== Exercise objective ==
Transcribe, word for word, the line containing "Studying the image, is" and each line following it through the end of the listing below. Omit all other lines.

###

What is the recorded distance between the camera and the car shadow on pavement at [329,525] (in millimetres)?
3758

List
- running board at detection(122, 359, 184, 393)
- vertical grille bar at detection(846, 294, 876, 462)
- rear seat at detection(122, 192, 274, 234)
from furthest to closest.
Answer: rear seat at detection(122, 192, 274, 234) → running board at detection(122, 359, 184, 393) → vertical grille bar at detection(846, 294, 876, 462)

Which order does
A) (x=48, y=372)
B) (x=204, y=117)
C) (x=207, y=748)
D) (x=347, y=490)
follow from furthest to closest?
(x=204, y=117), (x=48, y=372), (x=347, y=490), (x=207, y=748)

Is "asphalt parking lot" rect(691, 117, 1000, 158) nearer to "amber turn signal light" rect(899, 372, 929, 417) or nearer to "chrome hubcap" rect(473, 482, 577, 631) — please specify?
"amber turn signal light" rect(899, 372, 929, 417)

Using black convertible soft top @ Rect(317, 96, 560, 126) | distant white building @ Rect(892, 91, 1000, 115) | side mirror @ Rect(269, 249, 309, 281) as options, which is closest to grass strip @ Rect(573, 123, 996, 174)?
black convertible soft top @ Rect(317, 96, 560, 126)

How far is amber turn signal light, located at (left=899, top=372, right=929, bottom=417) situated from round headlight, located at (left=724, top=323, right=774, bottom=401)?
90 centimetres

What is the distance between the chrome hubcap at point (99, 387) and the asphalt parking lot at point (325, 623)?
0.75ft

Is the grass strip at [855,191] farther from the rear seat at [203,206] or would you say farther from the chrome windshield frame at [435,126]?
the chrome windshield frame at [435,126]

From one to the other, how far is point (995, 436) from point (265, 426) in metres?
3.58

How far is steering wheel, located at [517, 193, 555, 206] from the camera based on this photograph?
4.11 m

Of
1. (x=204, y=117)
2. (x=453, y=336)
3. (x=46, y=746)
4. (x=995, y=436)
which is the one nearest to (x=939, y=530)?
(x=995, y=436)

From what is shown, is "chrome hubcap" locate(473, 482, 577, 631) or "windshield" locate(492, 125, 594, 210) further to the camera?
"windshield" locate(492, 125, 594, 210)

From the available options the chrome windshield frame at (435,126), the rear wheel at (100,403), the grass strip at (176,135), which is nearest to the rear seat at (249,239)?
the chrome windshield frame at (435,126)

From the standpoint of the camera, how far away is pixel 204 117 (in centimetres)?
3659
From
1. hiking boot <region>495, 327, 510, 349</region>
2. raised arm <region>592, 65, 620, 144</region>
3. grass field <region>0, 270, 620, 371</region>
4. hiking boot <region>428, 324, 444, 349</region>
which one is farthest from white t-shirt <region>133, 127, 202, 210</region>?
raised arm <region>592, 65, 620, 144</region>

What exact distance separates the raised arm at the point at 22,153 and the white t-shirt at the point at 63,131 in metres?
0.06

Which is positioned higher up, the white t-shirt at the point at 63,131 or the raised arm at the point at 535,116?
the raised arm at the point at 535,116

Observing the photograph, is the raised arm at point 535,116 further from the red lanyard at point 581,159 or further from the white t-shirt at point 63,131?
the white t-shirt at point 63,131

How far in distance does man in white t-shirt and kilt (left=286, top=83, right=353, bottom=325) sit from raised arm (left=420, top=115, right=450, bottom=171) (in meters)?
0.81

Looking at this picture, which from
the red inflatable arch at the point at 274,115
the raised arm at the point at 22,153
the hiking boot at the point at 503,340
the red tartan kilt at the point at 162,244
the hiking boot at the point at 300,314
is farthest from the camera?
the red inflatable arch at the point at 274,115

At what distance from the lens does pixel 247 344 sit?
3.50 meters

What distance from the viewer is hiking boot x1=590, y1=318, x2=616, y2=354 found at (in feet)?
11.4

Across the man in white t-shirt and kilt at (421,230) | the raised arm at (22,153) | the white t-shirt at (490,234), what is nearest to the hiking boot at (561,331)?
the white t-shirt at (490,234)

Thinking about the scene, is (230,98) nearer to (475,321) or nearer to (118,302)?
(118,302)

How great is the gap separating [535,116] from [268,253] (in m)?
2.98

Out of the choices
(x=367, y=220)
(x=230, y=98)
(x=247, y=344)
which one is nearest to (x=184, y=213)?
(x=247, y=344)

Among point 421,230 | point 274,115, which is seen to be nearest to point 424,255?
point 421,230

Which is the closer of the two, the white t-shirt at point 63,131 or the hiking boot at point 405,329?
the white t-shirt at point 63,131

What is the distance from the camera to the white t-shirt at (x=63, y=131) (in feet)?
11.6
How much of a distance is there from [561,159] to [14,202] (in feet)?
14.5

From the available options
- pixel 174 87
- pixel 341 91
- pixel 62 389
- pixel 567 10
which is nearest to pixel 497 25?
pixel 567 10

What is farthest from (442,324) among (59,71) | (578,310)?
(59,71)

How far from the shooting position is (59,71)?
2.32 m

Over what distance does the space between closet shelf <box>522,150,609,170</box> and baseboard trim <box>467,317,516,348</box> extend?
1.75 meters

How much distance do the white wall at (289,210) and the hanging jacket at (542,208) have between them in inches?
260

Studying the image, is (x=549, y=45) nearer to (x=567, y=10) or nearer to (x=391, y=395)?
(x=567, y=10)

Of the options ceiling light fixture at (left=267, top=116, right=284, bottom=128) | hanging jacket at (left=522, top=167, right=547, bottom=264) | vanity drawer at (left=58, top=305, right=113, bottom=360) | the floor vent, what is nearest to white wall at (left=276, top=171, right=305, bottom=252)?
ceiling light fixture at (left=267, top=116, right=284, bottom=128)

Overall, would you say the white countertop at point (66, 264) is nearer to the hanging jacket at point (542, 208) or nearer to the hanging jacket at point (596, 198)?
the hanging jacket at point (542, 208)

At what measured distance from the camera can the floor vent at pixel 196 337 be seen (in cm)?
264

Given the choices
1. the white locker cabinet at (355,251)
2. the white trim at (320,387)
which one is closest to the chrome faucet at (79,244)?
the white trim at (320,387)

###

== Output of the task ==
Studying the image, is (x=549, y=45) nearer to (x=567, y=10) or nearer to (x=391, y=395)?
(x=567, y=10)

Of the options ceiling light fixture at (left=267, top=116, right=284, bottom=128) | hanging jacket at (left=522, top=167, right=547, bottom=264) | vanity drawer at (left=58, top=305, right=113, bottom=360) | the floor vent, what is nearest to white wall at (left=276, top=171, right=305, bottom=252)?
ceiling light fixture at (left=267, top=116, right=284, bottom=128)

Overall, would you say the white countertop at point (66, 264) is nearer to the hanging jacket at point (542, 208) or nearer to the hanging jacket at point (596, 198)?
the hanging jacket at point (542, 208)

At what measured distance from the camera can the floor vent at pixel 196 337 be seen (in cm)?
264

Given the choices
1. the white locker cabinet at (355,251)
2. the white trim at (320,387)
which one is closest to the chrome faucet at (79,244)?
the white trim at (320,387)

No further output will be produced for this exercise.